The third of 5 operations you don't want to get—and what to do instead.
Every year in the United States, surgeons perform 1.2 million angioplasties, during which a cardiologist uses tiny balloons and implanted wire cages (stents) to unclog arteries. This Roto-Rooter-type approach is less invasive and has a shorter recovery period than bypass, which is open-heart surgery. The problem: A groundbreaking study of more than 2,000 heart patients, just released this year at a cardiology conference and in The New England Journal of Medicine, indicated that a completely nonsurgical method—heart medication—was just as beneficial as angioplasty and stents in keeping arteries open in many patients. The bottom line: Angioplasty did not appear to prevent heart attacks or save lives among nonemergency heart subjects in the study.
What to do instead
Take the right meds. If the study is right, medications may be as strong as steel. “If you have chest pain and are stable, you can take medicines that do the job of angioplasty,” says William Boden, MD, of the University of Buffalo School of Medicine, Buffalo, New York, and an author of the study. Medicines used in the study included aspirin, and blood pressure and cholesterol drugs—and they were taken along with exercise and diet changes.
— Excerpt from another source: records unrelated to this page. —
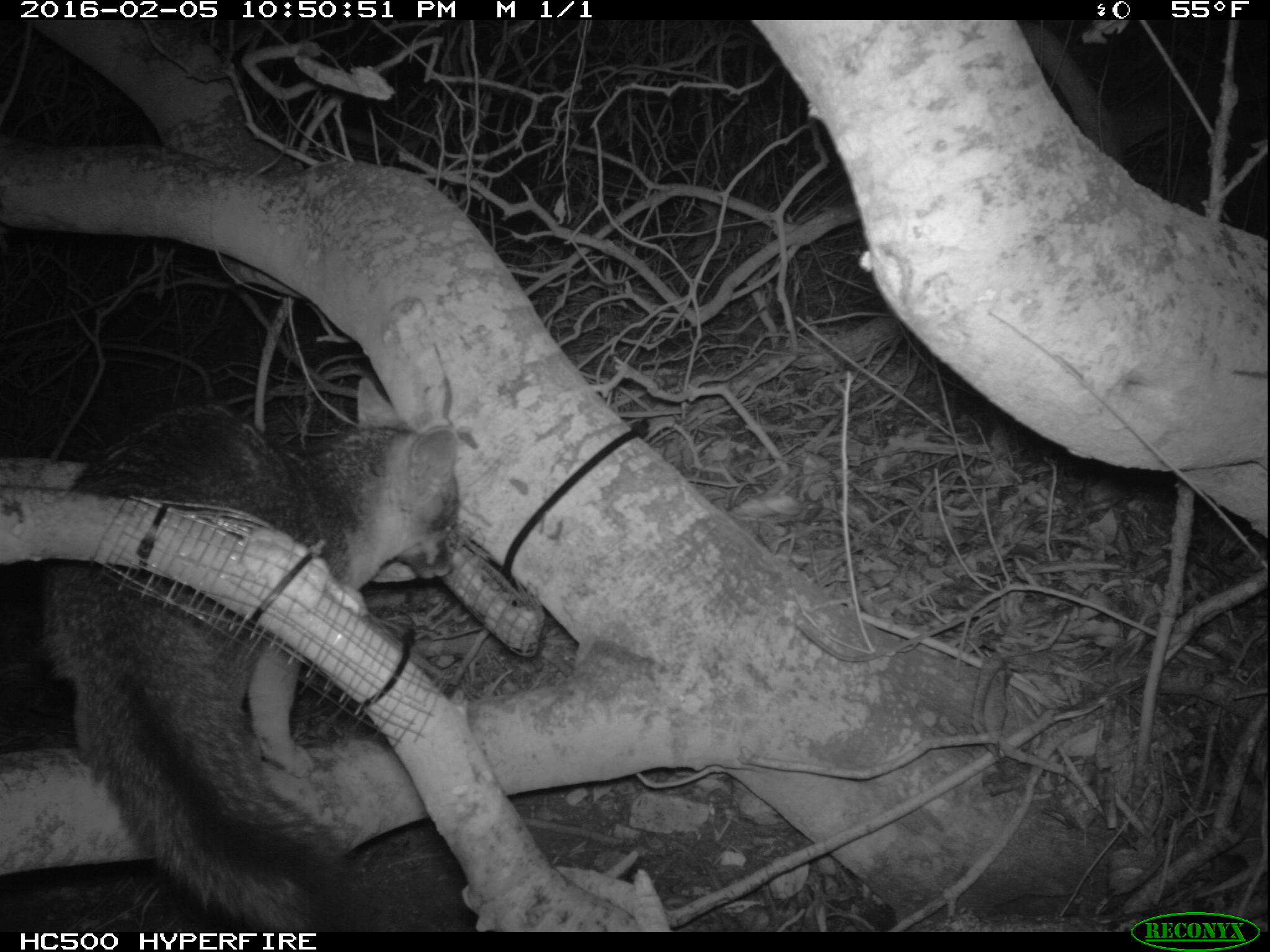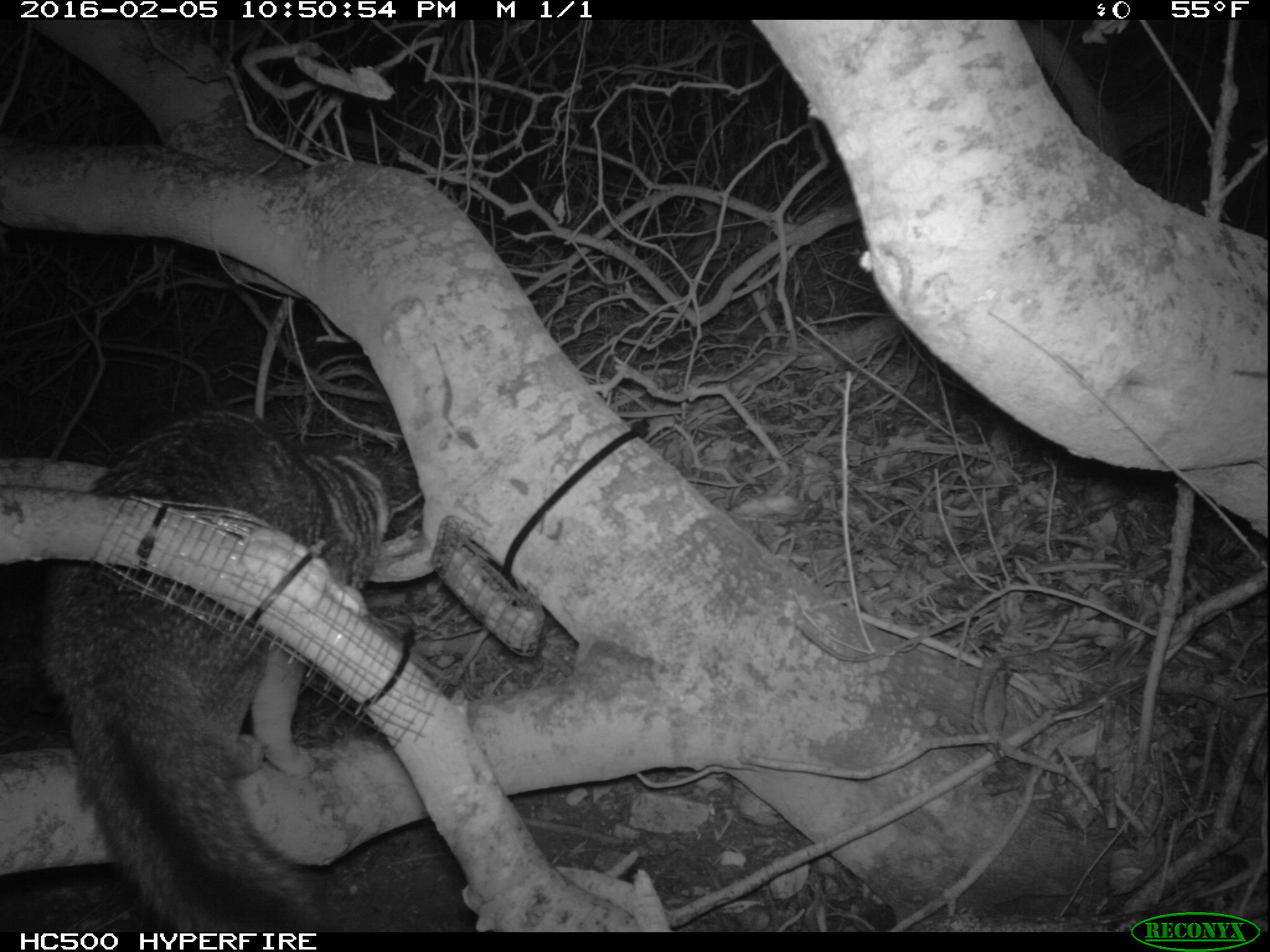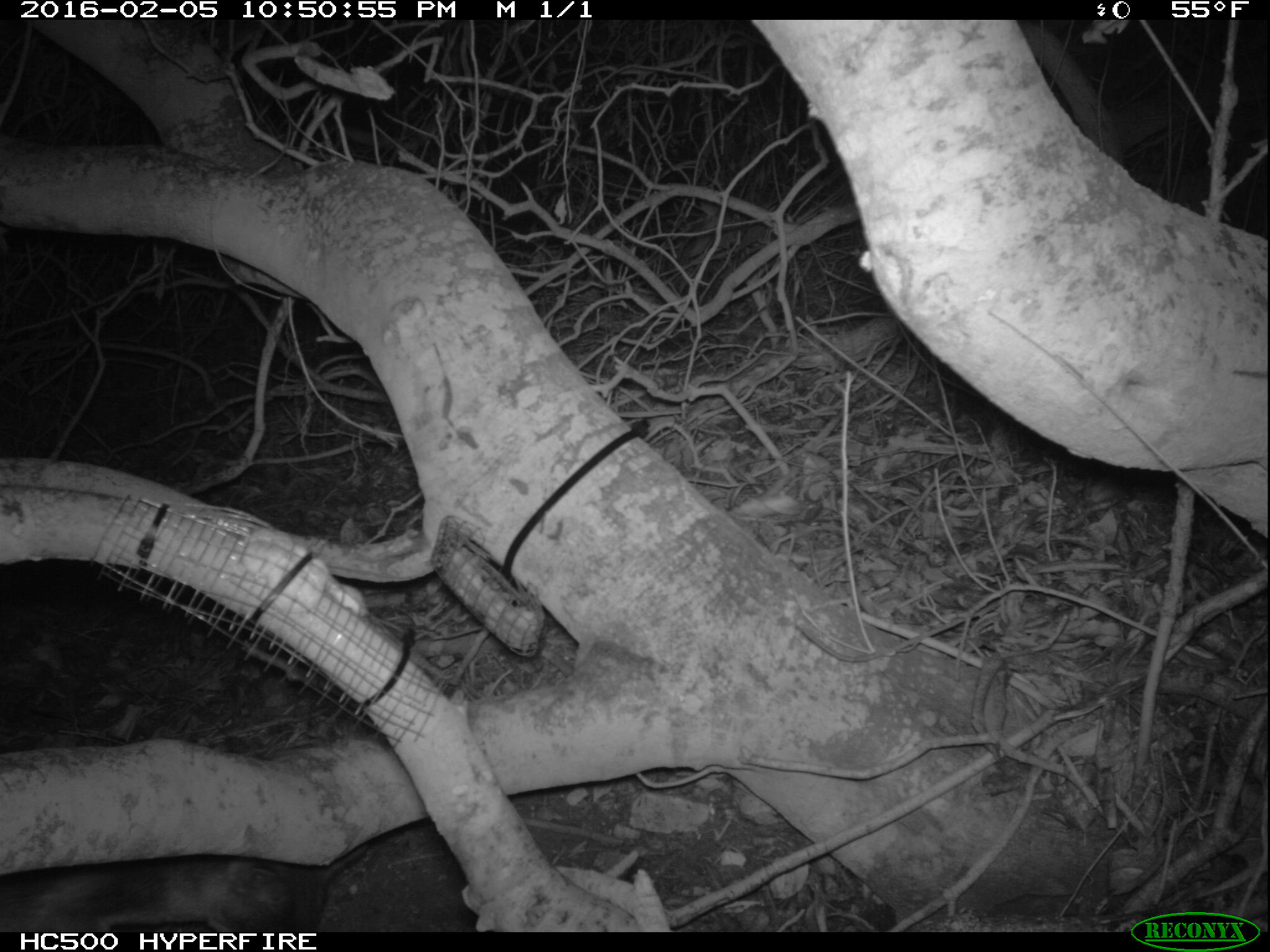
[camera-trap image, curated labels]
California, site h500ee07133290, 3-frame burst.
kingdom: Animalia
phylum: Chordata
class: Mammalia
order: Carnivora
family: Canidae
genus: Urocyon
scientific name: Urocyon littoralis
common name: island fox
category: fox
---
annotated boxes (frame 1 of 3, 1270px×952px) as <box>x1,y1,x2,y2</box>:
fox: <box>38,378,459,930</box>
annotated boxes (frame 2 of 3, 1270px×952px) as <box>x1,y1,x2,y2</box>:
fox: <box>35,411,386,932</box>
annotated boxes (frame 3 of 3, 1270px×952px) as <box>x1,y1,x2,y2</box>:
fox: <box>0,858,344,935</box>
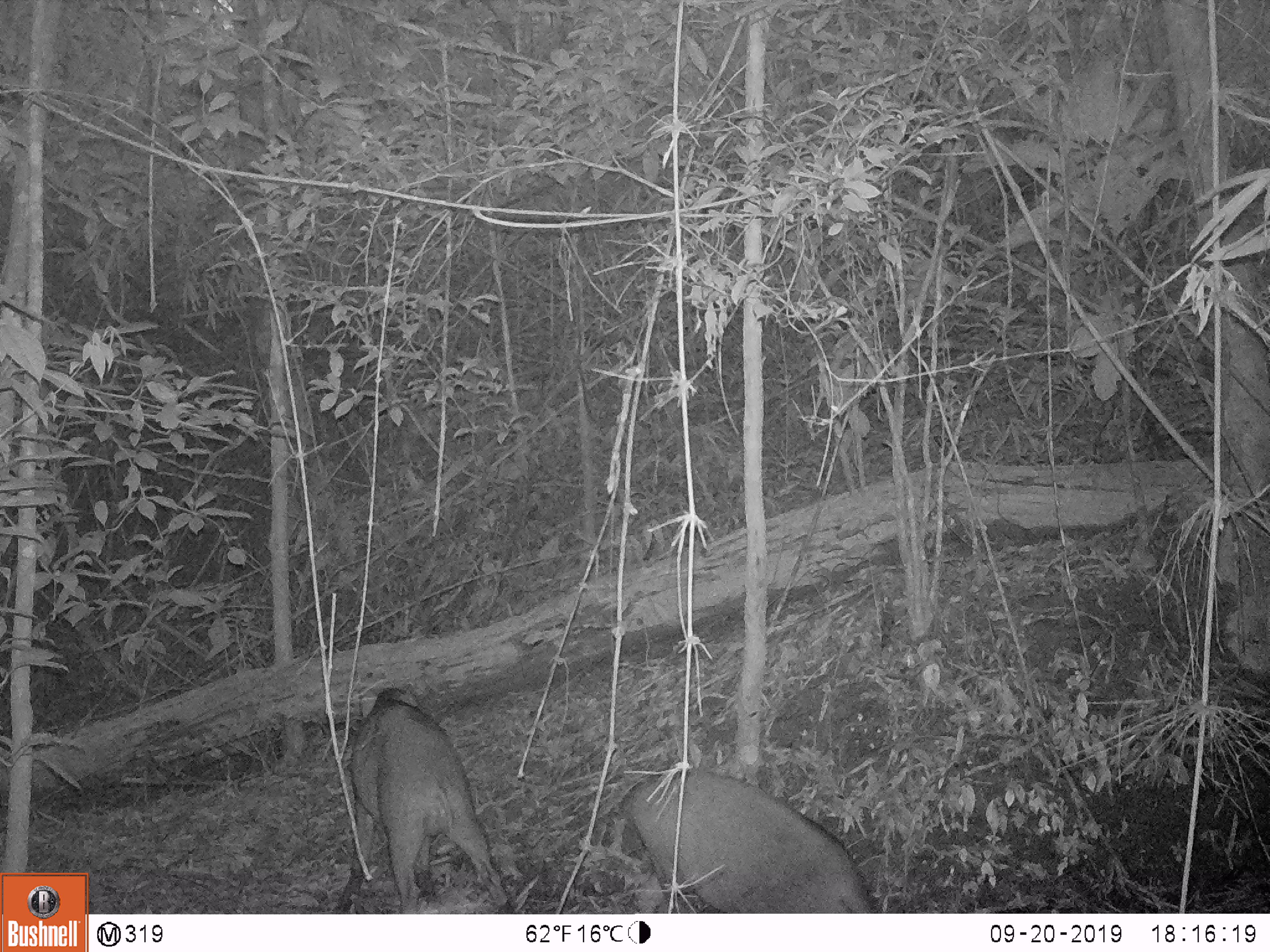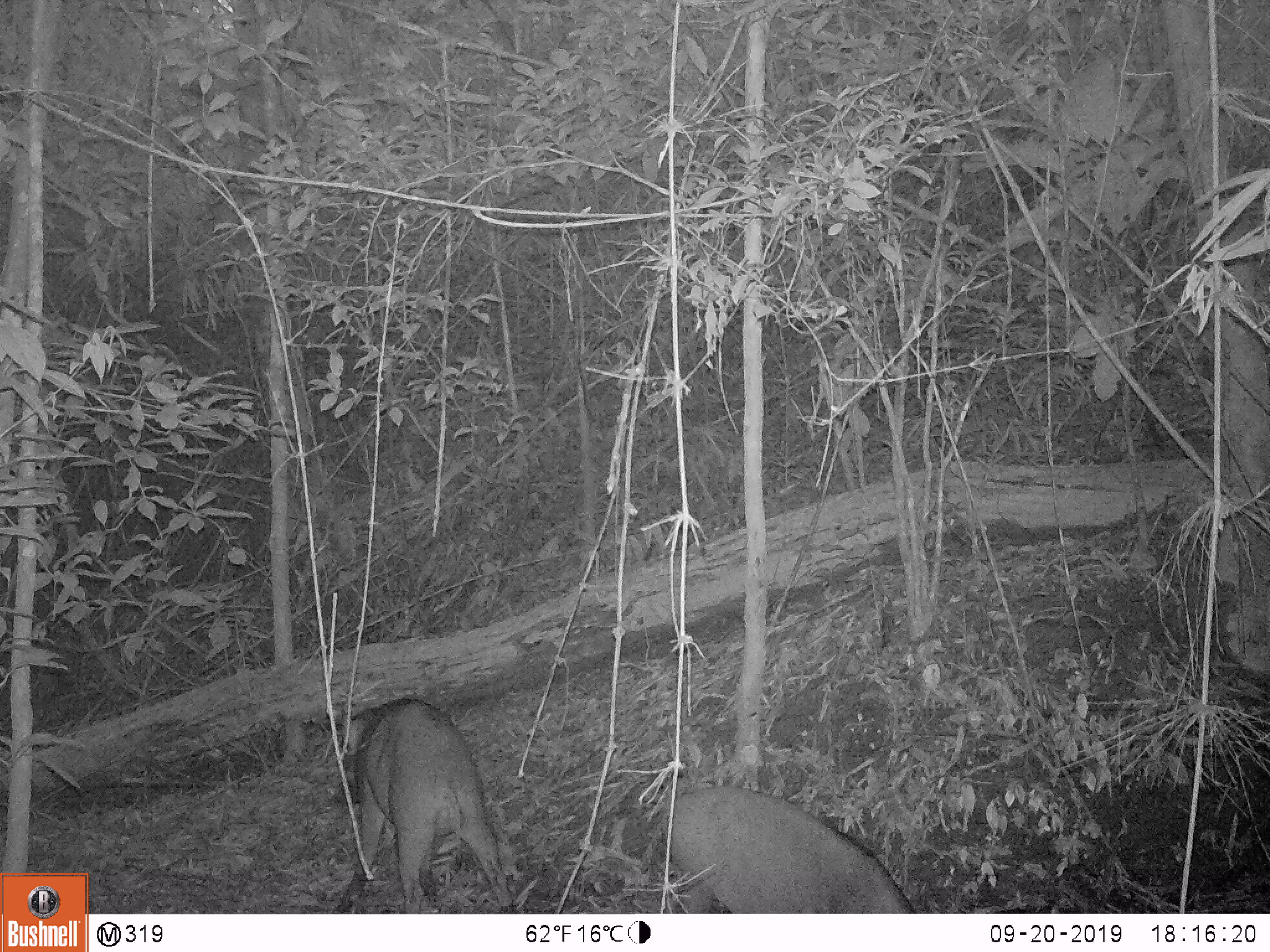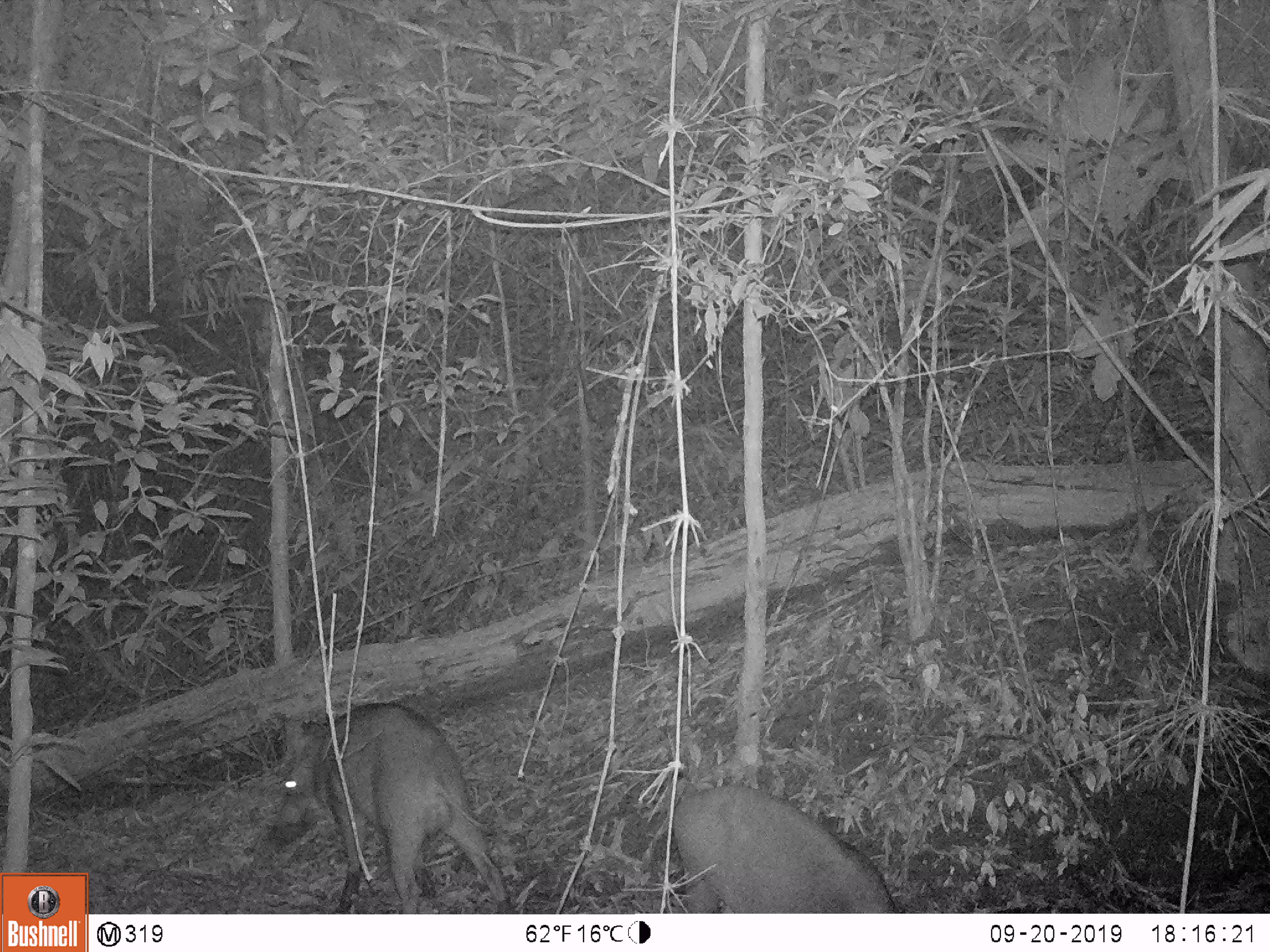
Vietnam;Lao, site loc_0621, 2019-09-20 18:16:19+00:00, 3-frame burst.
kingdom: Animalia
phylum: Chordata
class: Mammalia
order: Artiodactyla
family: Suidae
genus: Sus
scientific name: Sus scrofa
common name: eurasian wild pig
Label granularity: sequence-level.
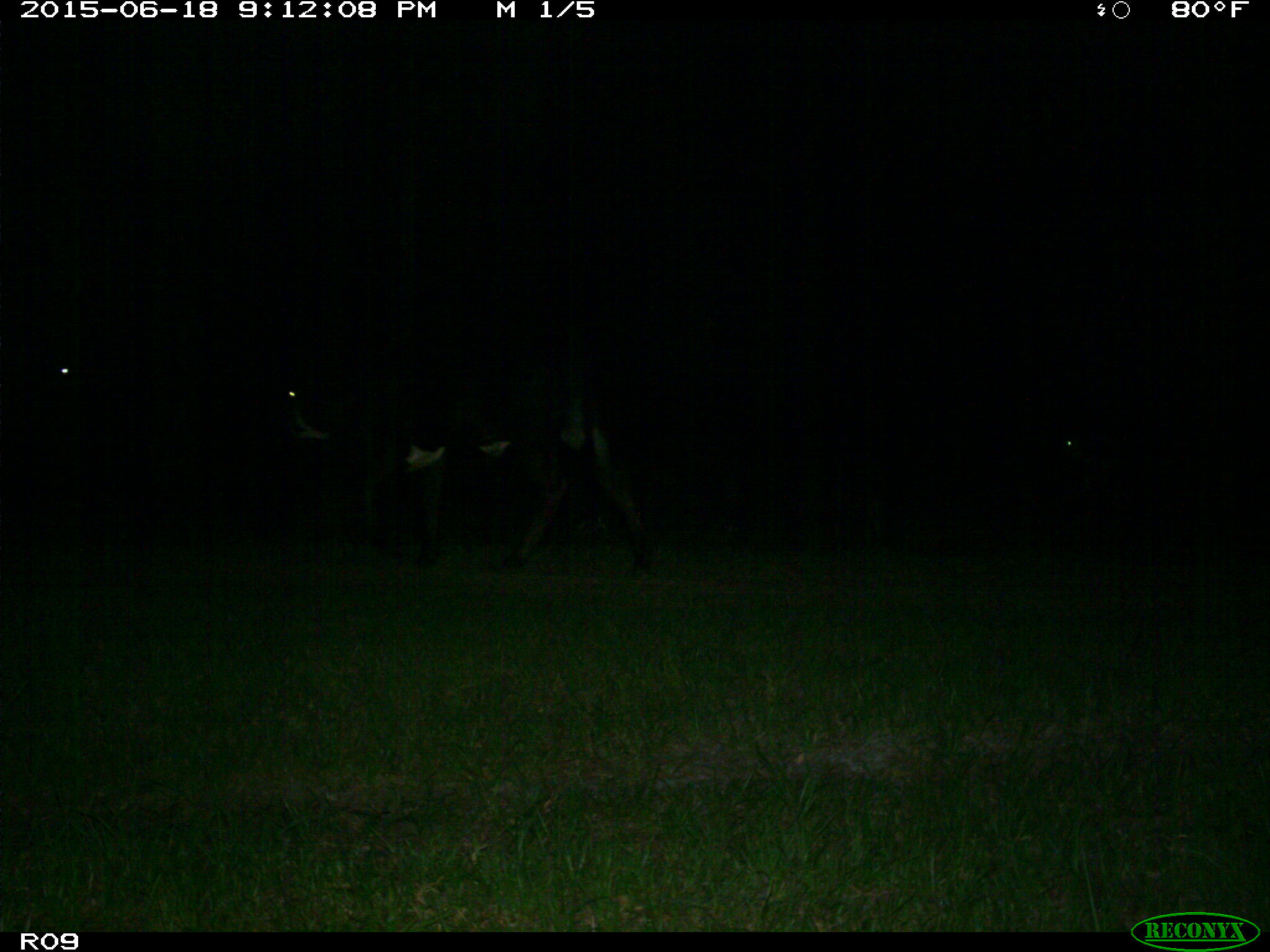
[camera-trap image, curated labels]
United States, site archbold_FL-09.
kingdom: Animalia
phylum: Chordata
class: Mammalia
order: Artiodactyla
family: Bovidae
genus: Bos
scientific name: Bos taurus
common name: domestic cow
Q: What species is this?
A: Bos taurus (domestic cow).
“If those dont work, then you can have angioplasty,” Boden says. “Now we can unequivocally say that.”
Of course, whats right for you depends on the severity of your atherosclerosis risks (blood pressure, cholesterol, triglycerides) along with any heart-related pain. The onus is also on the patient to treat a docs lifestyle recommendations—diet and exercise guidelines—just as seriously as if they were prescription medicines.